Min Gender RougeL Score
This test evaluates the model for each gender seperately. The rougeL score for each gender is calculated and the test passes if the scores are higher than the configured min score.
alias_name: min_gender_rougeL_score
*The underlying gender classifier is a rule based classifier which outputs one of 3 categories: male, female and neutral. *
Config
min_gender_rougeL_score:
min_score: 0.6
min_gender_rougeL_score:
min_score:
male: 0.7
female: 0.75
- min_score (dict or float): Minimum score to pass the test.

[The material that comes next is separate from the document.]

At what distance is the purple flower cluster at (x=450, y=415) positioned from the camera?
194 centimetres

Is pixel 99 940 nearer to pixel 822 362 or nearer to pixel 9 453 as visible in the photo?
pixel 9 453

Min Gender RougeLsum Score
This test evaluates the model for each gender seperately. The rougeLsum score for each gender is calculated and the test passes if the scores are higher than the configured min score.
alias_name: min_gender_rougeLsum_score
*The underlying gender classifier is a rule based classifier which outputs one of 3 categories: male, female and neutral. *
Config
min_gender_rougeLsum_score:
min_score: 0.6
min_gender_rougeLsum_score:
min_score:
male: 0.7
female: 0.75
- min_score (dict or float): Minimum score to pass the test.